While SLAM can be performed using a variety of different sensors, this thesis is focused on the fusion of visual and inertial cues, as one of the most common combinations of sensing modalities in robotics today. The information richness captured by cameras, along with the high-frequency and metric information provided by Inertial Measurement Units (IMUs) in combination with the low weight and power consumption offered by a visual-inertial sensor suite render this setup ideal for a wide variety of applications and robotic platforms, in particular to resource-constrained platforms such as Unmanned Aerial Vehicles (UAVs). The majority of the state-of-the-art visual-inertial estimators are designed as odometry algorithms, providing only estimates consistent within a limited time-horizon. This lack in global consistency of estimates, however, poses a major hurdle in an effective fusion of data from multiple agents and the practi- cal definition of a common reference frame, which is imperative before collaborative effort can be coordinated. In this spirit, this thesis investigates the potential of global optimization, based on a central access point (server) as a first approach, demonstrating global consistency using only monocular-inertial data. Fusing data from multiple agents, not only consistency can be maintained, but also the accuracy is shown to improve at times, revealing the great potential of collaborative SLAM. Aiming at improving the computational efficiency, in a second approach a more efficient system architecture is employed, allowing a more suitable distribution of the computational load amongst the agents and the server. Furthermore, the architecture implements a two-way communication enabling a tighter collaboration between the agents as they become capable of re-using information captured by other agents through communication with the server, enabling improvements of their onboard pose tracking online, during the mission.

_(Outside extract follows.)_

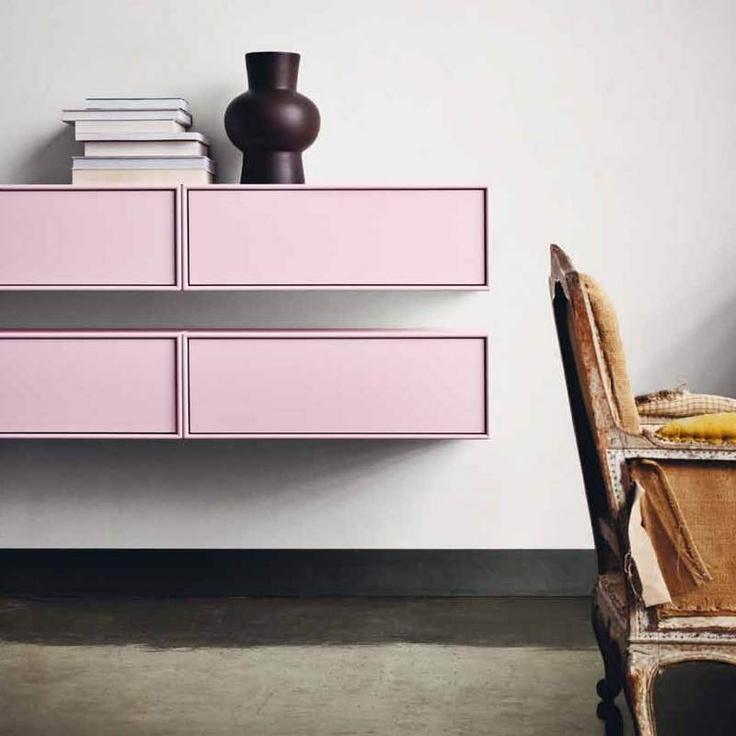 pink Montana shelves on light grey walls - like!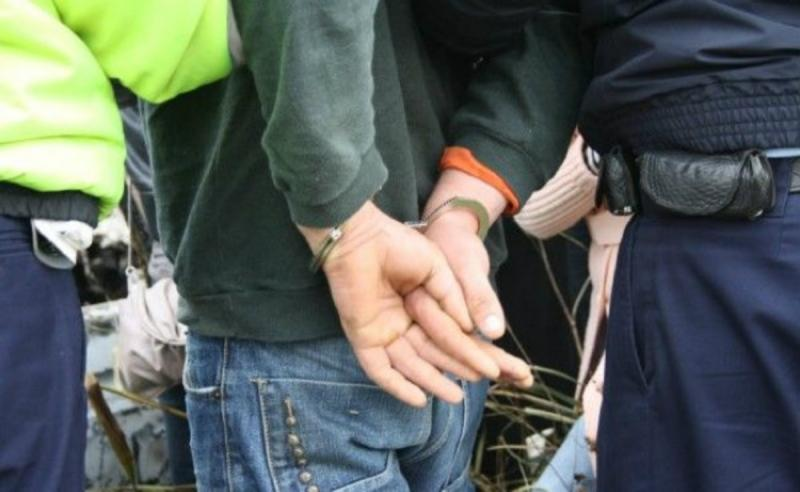 Sebeș – Tânăr reținut de polițiști după ce și-a însușit încasările de la localurile unde lucra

In addition to general collaborative SLAM without specific assumptions on the agents’ relative pose configuration, we investigate the potential of a configuration with two agents, carrying one camera each with overlapping fields of view, essentially forming a virtual stereo camera. With the ability of each robotic agent to move independently, the potential to control the stereo baseline according to the scene depth is very promising, for example at high altitudes where all scene points are far away and, therefore, only provide weak constraints on the metric scale in a standard single-agent system. To this end, an approach to estimate the time-varying stereo transformation formed between two agents is proposed, by fusing the egomotion estimates of the individual agents along with the image measurements extracted from the view-overlap in a tightly coupled fashion. Taking this virtual stereo camera idea a step further, a novel collaboration framework is presented, utilizing the view-overlap along with relative distance measurements across the two agents (e.g. obtained via Ultra-Wide Band (UWB) modules), in order to successfully perform state estimation at high altitudes where state-of-the-art single-agent methods fail. In the interest of low-latency pose estimation, each agent holds its own estimate of the map, while consistency between the agents is achieved using a novel consensus-based sliding window bundle adjustment. Despite that in this work, experiments are shown in a two-agent setup, the proposed distributed bundle adjustment scheme holds great potential for scaling up to larger problems with multiple agents, due to the asynchronicity of the proposed estimation process and the high level of parallelism it permits.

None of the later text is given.